In Figure in the Urban Landscape 31, Brooklyn-based Derrick Adams employs the tradition of portraiture to navigate and reimagine life in an urban society, creating a truly modern family picture of father and daughter. A black and white city grid, evocative of movement and progress, perfectly frames the posing subjects. As matte and painterly passages of pastel teal, lime, emerald and olive greens surround the figures, three miniature model cars traverse the open, perpendicular blacktop roads that cut across the composition. While one could consider the subjects as contained within this industrial grid, Adams asserts that their presence is strong enough to inform the space and mandate the latitudes and longitudes marked on the canvas.
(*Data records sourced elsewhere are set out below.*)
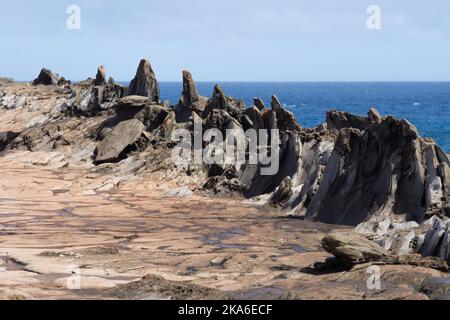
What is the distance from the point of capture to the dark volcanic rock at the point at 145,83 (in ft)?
153

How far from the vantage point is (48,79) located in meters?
64.1

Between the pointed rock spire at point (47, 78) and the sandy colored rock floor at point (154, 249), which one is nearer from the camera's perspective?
the sandy colored rock floor at point (154, 249)

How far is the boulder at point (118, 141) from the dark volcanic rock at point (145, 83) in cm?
488

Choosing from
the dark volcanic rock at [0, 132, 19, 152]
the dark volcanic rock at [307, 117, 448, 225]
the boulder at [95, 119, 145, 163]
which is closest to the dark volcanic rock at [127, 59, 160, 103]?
the boulder at [95, 119, 145, 163]

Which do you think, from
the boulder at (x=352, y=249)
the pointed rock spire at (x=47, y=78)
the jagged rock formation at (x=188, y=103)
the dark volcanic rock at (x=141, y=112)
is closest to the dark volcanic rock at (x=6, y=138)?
the dark volcanic rock at (x=141, y=112)

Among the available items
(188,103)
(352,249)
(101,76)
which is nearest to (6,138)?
(101,76)

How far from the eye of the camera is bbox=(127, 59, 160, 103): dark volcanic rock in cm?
4664

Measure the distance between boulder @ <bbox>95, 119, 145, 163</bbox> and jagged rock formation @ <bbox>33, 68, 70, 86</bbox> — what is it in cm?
2357

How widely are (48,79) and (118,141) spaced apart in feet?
84.0

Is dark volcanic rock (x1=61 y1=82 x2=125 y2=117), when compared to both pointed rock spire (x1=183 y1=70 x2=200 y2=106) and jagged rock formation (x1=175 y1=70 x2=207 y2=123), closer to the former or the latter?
jagged rock formation (x1=175 y1=70 x2=207 y2=123)

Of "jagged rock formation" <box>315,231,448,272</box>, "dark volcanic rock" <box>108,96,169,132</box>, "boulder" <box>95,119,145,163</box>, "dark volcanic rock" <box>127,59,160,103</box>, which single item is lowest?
"jagged rock formation" <box>315,231,448,272</box>

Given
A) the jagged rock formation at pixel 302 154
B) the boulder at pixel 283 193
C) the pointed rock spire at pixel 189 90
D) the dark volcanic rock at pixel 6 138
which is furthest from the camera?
the dark volcanic rock at pixel 6 138

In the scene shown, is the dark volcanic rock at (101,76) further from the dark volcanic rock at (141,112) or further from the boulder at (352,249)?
the boulder at (352,249)
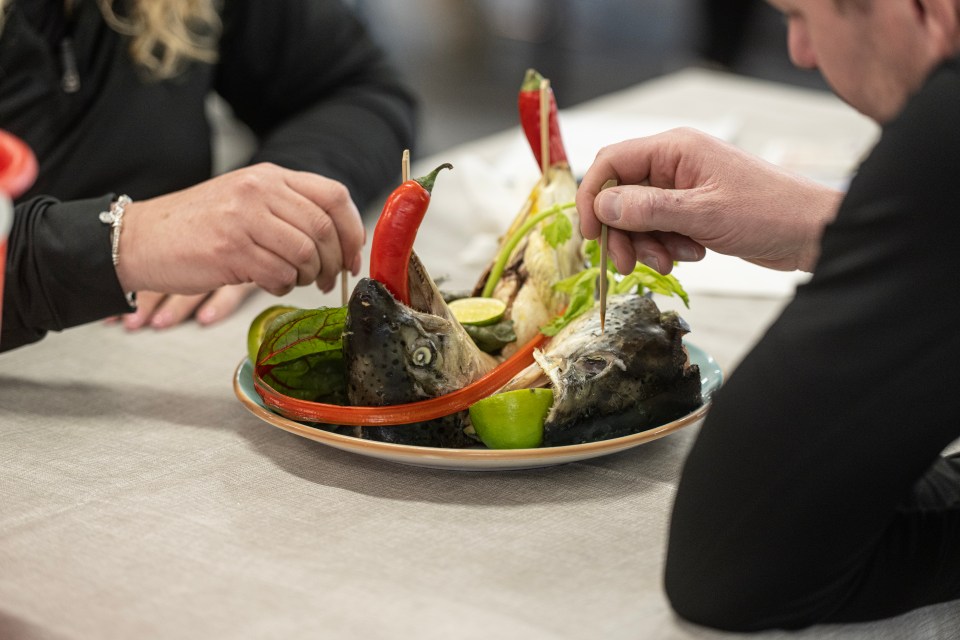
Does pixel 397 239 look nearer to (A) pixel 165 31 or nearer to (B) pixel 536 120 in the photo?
(B) pixel 536 120

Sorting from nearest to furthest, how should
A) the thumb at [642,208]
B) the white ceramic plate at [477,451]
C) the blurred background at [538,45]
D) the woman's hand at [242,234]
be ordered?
1. the white ceramic plate at [477,451]
2. the thumb at [642,208]
3. the woman's hand at [242,234]
4. the blurred background at [538,45]

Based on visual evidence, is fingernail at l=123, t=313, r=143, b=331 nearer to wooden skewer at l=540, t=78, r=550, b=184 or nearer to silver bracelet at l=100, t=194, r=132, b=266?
silver bracelet at l=100, t=194, r=132, b=266

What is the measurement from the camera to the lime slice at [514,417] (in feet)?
2.75

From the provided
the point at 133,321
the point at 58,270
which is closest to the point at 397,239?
the point at 58,270

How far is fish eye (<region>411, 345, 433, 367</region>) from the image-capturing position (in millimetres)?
845

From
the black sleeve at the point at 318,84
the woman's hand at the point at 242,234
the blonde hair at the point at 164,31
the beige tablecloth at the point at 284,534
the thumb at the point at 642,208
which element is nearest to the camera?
the beige tablecloth at the point at 284,534

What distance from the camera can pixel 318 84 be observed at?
5.96ft

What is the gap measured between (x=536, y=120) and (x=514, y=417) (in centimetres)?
40

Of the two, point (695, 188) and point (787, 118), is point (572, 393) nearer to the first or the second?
point (695, 188)

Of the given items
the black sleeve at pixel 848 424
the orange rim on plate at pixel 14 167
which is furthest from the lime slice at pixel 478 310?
the orange rim on plate at pixel 14 167

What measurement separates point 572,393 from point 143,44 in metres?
0.97

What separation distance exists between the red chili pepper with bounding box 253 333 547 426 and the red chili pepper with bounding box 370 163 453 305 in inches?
3.4

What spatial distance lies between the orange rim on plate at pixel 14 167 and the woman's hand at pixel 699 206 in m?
0.49

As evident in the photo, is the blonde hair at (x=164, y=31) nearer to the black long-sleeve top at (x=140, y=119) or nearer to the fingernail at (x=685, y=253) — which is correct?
the black long-sleeve top at (x=140, y=119)
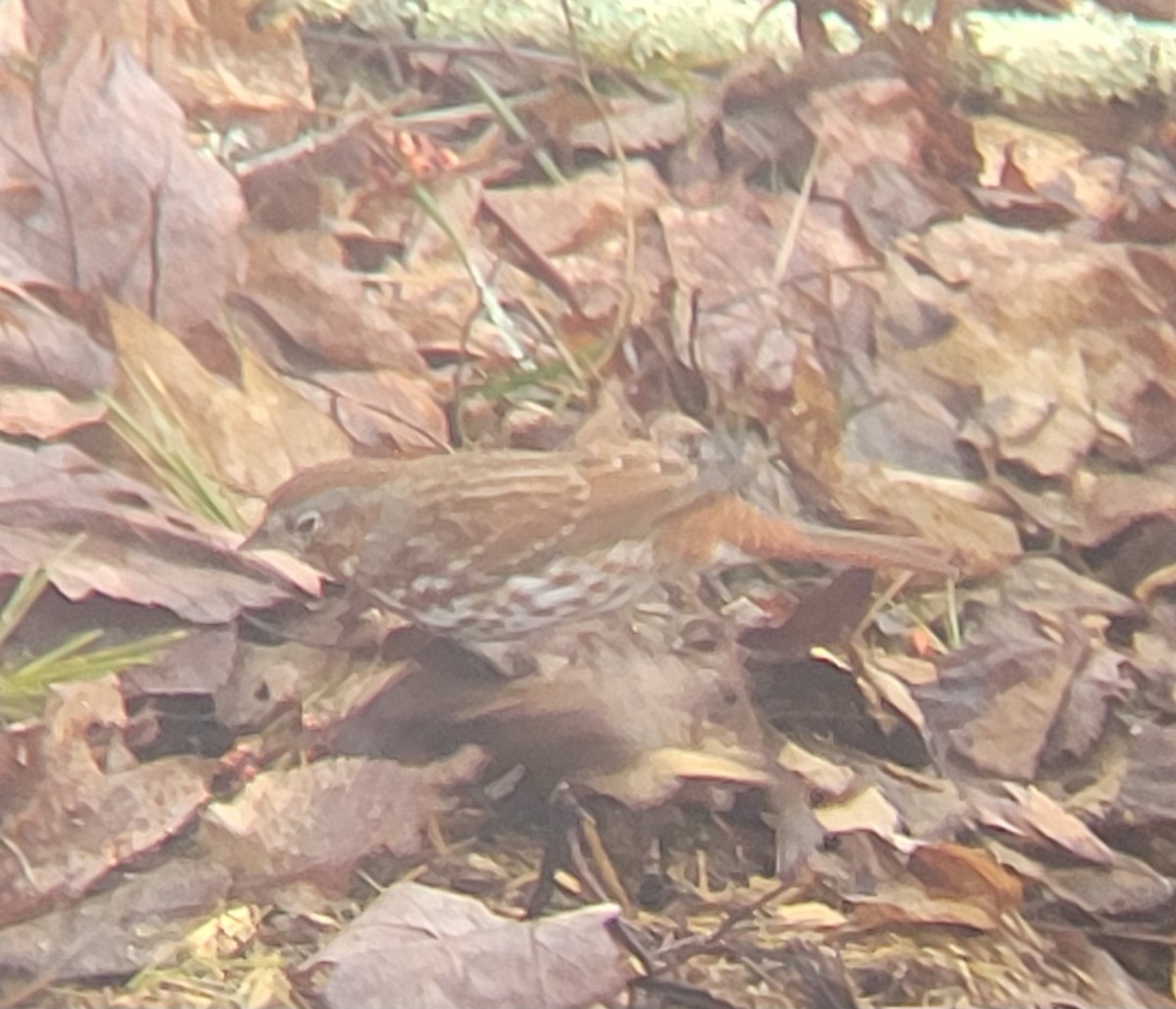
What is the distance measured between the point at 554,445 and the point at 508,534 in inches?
1.7

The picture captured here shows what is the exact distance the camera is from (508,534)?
2.22 feet

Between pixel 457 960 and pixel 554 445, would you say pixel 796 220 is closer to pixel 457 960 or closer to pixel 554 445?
pixel 554 445

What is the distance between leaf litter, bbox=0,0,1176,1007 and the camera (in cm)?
66

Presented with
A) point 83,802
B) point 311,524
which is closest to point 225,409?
point 311,524

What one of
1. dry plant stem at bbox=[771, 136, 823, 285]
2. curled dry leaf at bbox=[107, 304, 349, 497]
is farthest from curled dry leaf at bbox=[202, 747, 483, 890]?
dry plant stem at bbox=[771, 136, 823, 285]

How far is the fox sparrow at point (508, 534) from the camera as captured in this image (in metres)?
0.67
At first glance, Figure in the Urban Landscape 31, expresses leisure and comfort within an African-American family, but Adams upends traditional perspective by providing two various viewpoints – one, with vertiginous, zoomed out highways intersecting through the composition, and the other, a photogenic father and daughter posing at center.

Inspired by artists such as David Hammons, Mickalene Thomas, Ed Clark and Adrian Piper, Adams also draws inspiration from pop culture, personal memory and neighbors, admitting, “I pay attention to everything, from store windows, to people in cafes talking, to people on the corner communicating. I like to think about surroundings as source materials” (D. Adams, quoted in C. Moore, “Star Artist Derrick Adams Explains the Radical Power of Making Work About Black People “Just Being, Living,” Artnet News, 5 February 2020). The floral, plaid and seersucker fabric collage pasted within each figure’s garments not only lends a phenomenal and tactile surface quality to the picture, but also reveals Cubism’s influence on the artist. Rendered with blocks of warm shades of coffee, caramel and chocolate juxtaposed with patches of brilliant camel and honey, each tender face recalls traditional African sculpture.

A continuation of his Deconstruction Worker series that he began over a decade ago, Adams’ Urban Landscapes from 2019 include various empowering, fulfilling and dignifying portraits of Black men, women and children, exemplifying the artist’s pursuit in creating spaces that imagine alternative narratives. The artist classifies his critical and philosophical analysis through cultural examination as “a testament of perseverance”. He continues, “We have to represent a certain sense of normalcy in order to stabilize the culture so that young people who are coming after us can look at themselves as fully dimensional humans—not always pushing against something, but basically just existing in a way that’s unapologetic and natural” (D. Adams, quoted in C. Moore, “Star Artist Derrick Adams Explains the Radical Power of Making Work About Black People “Just Being, Living,” Artnet News, 5 February 2020). By setting the figures against a lush, green landscape, Adams conjures up an idyllic image of a Sunday afternoon in the park. The paternal embrace of a present and loving father thus shifts perceptions of a modern black family: a rebellion against stereotypical representations. The identities of the sitters are perhaps purposefully ambiguous, allowing their anonymity to become a catalyst for latent imagination.